常用来指定一个字符集: [abc],[a-z]

元字符在字符集中不起作用: [abc$]

例如，[akm$]将匹配字符"a", "b", "c", 或 "$" 中的任意一个

[^string]

匹配指定字符串以外的字符，例如[^a]，表示匹配“a”以外的所有字符

通过元字符“[string]”匹配

>>> st = 'top tip tap tsp tep'
>>> res = r'top'
>>> re.findall(res,st)
['top']
>>> res = r't[io]p'
>>> re.findall(res,st)
['top', 'tip']

[^string]匹配不包含“io” 的字符串

>>> res = r't[^io]p'
>>> re.findall(res,st)
['tap', 'tsp', 'tep']

^ 匹配行首

$ 匹配行尾

>>> s = "hello world,hello boy"
>>> r = r"hello"
>>> re.findall(r,s)
['hello', 'hello']
>>> r = r"^hello"
>>> re.findall(r,s)
['hello']
>>> r = r"boy$"
>>> re.findall(r,s)
['boy']

. 匹配换行符以外的所有字符

\ 脱义符

\d 匹配任何十进制数，相当于[0-9]

\D 匹配任何非数字字符，相当于[^0-9]

\s 匹配任何空白字符，相当于[\t\n\r\f\v]

\S 匹配任何非空白字符，相当于[^\t\n\r\f\v]

\w 匹配任何字母数字字符，相当于[a-zA-Z0-9]

\W 匹配任何非字母数字字符，相当于[^a-zA-Z0-9]

\\ 匹配"\"

* 匹配指定字符0次或多次，等同于{0,}

+ 匹配指定字符1次或多次，等同于{1,}

？匹配1次或0次，等同于{0,1}

{n,m} 匹配大于等于n，小于等于m次的字符串

{m,} 匹配m次以上的字符串

例子：匹配电话号码

>>> import re
>>> r1 = r"\d{3,4}-?\d{8}"
>>> re.findall(r1,'020-88776655')
['020-88776655']

（）分组

例子：匹配邮箱

>>> email = r'\w{3}@\w+(\.com|\.net)'
>>> re.match(email,'abc@qq.com')
<_sre.SRE_Match object at 0x7f81fea30828>
>>> re.match(email,'bbb@163.net')
<_sre.SRE_Match object at 0x7f81fea470a8>
>>> re.match(email,'ccc@redhat.org')
>>>

编译正则表达式

正则表达式被编译成 `RegexObject` 实例，可以为不同的操作提供方法，如模式匹配搜索或字符串替换。

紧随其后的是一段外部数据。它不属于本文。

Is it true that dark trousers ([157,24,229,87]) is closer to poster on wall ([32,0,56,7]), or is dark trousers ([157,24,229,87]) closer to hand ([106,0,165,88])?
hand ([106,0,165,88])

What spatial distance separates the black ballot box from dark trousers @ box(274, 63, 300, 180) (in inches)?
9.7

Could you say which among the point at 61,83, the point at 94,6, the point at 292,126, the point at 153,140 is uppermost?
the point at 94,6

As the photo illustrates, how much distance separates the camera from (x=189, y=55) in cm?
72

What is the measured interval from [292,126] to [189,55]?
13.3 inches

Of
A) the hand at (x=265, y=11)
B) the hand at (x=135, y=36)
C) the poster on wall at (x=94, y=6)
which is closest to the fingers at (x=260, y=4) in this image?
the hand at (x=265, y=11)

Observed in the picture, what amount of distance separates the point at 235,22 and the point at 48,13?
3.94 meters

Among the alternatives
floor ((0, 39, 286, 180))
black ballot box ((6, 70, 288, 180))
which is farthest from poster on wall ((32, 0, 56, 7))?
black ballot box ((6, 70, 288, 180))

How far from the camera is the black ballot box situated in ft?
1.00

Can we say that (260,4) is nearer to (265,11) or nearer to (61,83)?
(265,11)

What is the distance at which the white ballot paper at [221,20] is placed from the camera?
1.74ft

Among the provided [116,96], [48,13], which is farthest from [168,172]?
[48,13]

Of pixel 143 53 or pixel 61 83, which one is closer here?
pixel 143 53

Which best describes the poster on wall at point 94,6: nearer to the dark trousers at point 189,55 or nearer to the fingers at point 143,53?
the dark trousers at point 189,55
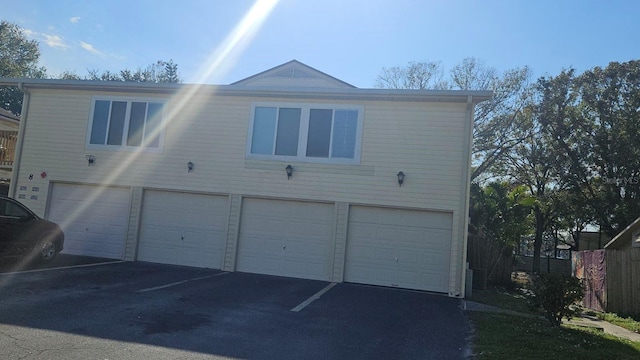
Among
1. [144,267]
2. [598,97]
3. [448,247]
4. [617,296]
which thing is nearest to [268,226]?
[144,267]

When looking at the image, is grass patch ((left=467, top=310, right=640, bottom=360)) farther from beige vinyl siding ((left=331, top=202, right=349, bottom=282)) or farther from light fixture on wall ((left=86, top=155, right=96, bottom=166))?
light fixture on wall ((left=86, top=155, right=96, bottom=166))

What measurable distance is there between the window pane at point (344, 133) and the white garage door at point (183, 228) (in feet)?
11.0

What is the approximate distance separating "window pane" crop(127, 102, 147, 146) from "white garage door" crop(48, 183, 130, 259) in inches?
55.5

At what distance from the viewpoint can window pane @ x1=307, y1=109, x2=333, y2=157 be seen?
42.8 ft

re 模块提供了一个正则表达式引擎的接口，可以将REstring 编译成对象并用它们来进行匹配，例如：

>>> import re
>>> r1 = r"\d{3,4}-?\d{8}"
>>> p_tel = re.compile(r1)
>>> p_tel
<_sre.SRE_Pattern object at 0x7f81fead6ab0>
>>> p_tel.findall('020-88776655')
['020-88776655']

数量词的贪婪模式与非贪婪模式

正则表达式通常用于在文本中查找匹配的字符串。Python里数量词默认是贪婪的（在少数语言里也可能是默认非贪婪），总是尝试匹配尽可能多的字符；非贪婪的则相反，总是尝试匹配尽可能少的字符。例如：正则表达式"ab*"如果用于查找"abbbc"，将找到"abbb"。而如果使用非贪婪的数量词"ab*?"，将找到"a"。

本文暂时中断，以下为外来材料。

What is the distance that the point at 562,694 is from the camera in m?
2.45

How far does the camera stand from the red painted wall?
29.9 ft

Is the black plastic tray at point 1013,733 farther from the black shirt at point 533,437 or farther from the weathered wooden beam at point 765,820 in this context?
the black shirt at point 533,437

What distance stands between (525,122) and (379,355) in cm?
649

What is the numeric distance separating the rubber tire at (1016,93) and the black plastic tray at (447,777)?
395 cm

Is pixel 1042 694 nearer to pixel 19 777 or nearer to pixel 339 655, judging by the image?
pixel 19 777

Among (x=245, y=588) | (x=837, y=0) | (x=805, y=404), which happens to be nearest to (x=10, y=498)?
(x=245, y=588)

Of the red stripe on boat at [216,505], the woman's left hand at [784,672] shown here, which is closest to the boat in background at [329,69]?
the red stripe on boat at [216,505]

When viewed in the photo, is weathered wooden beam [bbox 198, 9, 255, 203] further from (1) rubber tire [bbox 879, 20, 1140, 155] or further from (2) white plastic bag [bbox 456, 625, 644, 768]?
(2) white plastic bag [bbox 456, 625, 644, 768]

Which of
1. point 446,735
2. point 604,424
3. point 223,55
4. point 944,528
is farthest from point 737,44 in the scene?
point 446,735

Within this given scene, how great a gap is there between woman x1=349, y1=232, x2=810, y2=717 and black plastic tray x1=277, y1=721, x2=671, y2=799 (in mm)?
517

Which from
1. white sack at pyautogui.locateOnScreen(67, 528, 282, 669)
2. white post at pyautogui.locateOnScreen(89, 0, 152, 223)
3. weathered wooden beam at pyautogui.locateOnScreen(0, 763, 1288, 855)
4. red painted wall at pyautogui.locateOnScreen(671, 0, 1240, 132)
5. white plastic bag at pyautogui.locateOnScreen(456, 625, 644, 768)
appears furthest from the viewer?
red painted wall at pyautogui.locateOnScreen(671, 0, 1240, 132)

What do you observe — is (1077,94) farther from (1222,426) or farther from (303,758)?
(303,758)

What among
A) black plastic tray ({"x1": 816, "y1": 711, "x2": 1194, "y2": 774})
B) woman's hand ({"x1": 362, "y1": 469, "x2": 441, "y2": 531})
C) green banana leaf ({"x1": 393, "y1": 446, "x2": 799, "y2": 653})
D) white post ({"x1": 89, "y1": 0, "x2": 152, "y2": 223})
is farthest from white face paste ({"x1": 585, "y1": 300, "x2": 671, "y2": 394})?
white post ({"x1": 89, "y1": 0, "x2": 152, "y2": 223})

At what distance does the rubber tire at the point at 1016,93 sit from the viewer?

像 * 这样地重复是“贪婪的”；当重复一个 RE 时，匹配引擎会试着重复尽可能多的次数。如果模式的后面部分没有被匹配，匹配引擎将退回并再次尝试更小的重复。

不贪婪的限定符 *?、+?、?? 或 {m,n}?

贪婪限定符 .*

函数

match() 决定RE是否在字符串刚开始的位置匹配

search() 扫描字符串，找到这个RE匹配的位置

findall() 找到RE匹配的所有子串，并把它们作为一个列表返回

finditer() 找到RE匹配的所有子串，并把它们作为一个迭代器返回

如果没有匹配到，match()和search() 将返回None。匹配到，则返回一个'MatchObject' 实例

>>> string_re.match('pmghong hello')
<_sre.SRE_Match object at 0x7f81fea28578>
>>> string_re.match('hello pmghong ')
>>>
>>> string_re.search('pmghong hello')
<_sre.SRE_Match object at 0x7f81fea285e0>
>>> string_re.search('hello pmghong')
<_sre.SRE_Match object at 0x7f81fea28578>

可以看到match 只能匹配字符串在开头的情况，而search 则不管在开头、结尾都可以。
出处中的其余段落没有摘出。